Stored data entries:

════════════════════

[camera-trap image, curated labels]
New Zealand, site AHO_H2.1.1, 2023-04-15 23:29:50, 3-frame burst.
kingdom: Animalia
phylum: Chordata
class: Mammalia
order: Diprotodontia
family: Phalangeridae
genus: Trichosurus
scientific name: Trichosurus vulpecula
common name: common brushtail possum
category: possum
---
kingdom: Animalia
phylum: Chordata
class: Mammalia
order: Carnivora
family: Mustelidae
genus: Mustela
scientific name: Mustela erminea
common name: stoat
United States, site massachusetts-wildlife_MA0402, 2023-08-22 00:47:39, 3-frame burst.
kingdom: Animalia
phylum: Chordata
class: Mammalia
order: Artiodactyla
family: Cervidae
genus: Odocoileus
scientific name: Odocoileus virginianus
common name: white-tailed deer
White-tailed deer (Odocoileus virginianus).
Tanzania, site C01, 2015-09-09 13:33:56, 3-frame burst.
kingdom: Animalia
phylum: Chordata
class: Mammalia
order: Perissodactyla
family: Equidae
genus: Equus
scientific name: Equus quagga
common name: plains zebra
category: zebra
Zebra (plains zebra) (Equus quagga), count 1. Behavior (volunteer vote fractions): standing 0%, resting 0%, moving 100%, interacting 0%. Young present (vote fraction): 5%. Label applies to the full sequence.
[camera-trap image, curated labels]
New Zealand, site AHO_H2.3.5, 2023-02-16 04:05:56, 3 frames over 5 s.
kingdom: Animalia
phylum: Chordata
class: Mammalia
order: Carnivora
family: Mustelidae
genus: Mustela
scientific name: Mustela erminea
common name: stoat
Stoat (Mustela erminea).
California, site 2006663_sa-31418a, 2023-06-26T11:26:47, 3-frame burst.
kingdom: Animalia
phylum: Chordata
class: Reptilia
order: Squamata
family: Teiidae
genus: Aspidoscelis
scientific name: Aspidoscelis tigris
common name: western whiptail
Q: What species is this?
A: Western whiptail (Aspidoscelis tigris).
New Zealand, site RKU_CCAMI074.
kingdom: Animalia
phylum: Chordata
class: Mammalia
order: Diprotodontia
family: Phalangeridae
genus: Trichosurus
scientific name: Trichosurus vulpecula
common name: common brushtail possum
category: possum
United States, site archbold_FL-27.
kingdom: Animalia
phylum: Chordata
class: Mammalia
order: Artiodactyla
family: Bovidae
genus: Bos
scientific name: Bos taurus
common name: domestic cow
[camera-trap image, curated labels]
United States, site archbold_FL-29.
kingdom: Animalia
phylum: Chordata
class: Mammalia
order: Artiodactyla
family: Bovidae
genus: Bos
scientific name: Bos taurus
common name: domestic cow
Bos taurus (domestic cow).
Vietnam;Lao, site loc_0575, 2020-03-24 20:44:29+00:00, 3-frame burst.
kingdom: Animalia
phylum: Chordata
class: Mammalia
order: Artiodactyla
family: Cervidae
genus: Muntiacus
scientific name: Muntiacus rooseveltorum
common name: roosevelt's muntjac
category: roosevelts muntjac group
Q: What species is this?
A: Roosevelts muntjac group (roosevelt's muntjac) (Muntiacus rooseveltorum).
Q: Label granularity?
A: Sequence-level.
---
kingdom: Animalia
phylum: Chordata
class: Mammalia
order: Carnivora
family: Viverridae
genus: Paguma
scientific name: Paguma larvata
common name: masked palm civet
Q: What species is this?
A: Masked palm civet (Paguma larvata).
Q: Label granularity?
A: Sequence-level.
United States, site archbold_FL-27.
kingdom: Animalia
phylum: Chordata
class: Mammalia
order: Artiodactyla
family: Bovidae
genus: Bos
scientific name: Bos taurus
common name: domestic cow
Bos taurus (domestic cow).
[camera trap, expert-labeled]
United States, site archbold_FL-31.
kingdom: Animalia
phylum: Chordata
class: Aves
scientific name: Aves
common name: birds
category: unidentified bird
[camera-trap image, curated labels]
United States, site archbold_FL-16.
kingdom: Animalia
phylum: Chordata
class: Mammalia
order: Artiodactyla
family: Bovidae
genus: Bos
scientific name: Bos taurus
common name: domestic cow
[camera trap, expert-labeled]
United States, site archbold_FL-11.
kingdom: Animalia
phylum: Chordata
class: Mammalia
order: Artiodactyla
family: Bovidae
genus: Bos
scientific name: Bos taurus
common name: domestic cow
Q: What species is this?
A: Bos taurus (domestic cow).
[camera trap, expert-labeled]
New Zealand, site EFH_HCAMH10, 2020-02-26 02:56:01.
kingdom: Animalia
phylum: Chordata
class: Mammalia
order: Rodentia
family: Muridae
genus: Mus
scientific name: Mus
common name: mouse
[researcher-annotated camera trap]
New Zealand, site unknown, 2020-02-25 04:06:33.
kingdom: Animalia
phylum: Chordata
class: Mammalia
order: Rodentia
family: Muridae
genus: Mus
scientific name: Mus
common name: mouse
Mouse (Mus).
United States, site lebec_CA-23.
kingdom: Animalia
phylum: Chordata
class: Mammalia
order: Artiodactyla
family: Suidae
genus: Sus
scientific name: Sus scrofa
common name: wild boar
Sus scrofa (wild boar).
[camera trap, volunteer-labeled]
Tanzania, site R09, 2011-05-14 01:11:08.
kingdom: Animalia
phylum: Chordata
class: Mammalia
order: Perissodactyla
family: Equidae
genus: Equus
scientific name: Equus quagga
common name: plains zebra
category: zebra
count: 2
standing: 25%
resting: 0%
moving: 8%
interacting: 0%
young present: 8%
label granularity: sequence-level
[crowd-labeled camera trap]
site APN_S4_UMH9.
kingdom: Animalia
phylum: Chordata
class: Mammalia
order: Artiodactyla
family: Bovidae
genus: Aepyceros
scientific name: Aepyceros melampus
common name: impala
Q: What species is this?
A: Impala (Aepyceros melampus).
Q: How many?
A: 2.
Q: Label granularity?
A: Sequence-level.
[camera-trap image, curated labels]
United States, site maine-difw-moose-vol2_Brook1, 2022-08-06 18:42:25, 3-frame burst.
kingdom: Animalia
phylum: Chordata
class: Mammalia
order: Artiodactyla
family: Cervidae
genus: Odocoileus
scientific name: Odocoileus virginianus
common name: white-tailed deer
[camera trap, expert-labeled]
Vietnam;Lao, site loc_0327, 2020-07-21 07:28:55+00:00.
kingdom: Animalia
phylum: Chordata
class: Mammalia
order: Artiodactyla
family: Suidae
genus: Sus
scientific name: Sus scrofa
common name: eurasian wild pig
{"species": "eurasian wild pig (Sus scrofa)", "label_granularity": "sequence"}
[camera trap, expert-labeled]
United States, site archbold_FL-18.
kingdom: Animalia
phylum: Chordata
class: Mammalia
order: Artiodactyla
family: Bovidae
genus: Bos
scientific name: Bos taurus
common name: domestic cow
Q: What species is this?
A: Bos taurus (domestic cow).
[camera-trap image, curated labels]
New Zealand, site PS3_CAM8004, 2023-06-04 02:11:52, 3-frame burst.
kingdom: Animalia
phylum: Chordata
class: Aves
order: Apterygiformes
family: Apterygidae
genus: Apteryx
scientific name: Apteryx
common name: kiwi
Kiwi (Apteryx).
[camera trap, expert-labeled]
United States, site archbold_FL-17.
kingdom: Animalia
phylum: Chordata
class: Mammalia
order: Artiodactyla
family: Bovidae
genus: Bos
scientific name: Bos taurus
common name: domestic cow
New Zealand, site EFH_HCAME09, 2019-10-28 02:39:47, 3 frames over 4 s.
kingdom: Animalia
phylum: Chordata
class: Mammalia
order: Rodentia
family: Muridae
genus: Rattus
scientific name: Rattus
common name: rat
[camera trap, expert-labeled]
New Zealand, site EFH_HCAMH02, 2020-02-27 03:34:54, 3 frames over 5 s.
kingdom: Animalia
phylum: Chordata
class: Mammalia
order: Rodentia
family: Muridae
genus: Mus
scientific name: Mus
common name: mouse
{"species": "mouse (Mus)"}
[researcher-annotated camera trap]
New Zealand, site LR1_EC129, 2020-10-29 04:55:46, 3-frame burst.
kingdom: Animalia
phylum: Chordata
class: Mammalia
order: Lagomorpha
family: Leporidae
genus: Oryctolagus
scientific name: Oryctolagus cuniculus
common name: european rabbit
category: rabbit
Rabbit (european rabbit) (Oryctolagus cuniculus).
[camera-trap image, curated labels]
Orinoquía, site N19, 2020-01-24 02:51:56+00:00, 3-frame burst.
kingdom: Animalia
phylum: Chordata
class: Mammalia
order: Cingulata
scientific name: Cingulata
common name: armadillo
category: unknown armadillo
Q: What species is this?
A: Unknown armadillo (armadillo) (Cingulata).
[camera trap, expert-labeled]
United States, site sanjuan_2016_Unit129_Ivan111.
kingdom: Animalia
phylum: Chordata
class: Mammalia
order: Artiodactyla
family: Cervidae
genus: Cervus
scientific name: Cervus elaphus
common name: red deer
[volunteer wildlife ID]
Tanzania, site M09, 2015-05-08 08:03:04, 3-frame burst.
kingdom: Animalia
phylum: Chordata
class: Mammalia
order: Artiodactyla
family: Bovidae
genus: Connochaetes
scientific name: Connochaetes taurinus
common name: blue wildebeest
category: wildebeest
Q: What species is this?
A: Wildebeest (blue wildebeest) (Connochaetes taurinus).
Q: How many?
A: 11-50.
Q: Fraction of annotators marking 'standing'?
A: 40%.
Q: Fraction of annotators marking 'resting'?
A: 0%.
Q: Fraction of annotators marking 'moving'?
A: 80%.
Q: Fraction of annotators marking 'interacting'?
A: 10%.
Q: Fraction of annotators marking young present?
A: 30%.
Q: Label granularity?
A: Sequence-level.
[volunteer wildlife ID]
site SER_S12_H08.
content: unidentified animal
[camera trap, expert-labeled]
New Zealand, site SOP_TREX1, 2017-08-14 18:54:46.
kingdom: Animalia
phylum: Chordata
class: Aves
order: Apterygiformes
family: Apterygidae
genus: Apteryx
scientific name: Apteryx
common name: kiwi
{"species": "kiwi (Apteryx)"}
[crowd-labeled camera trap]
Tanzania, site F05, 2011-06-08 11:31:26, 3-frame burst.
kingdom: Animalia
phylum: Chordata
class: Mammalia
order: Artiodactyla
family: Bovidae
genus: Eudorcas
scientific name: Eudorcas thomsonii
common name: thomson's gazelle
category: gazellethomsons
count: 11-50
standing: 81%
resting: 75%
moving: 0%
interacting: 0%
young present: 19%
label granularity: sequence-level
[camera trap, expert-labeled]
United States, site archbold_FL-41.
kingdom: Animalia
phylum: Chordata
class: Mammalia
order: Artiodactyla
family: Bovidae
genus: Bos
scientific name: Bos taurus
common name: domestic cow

════════════════════

(Required action) Look through the entries above; copy every line holding the string "eurasian".

(Answer to the problem)
common name: eurasian wild pig
{"species": "eurasian wild pig (Sus scrofa)", "label_granularity": "sequence"}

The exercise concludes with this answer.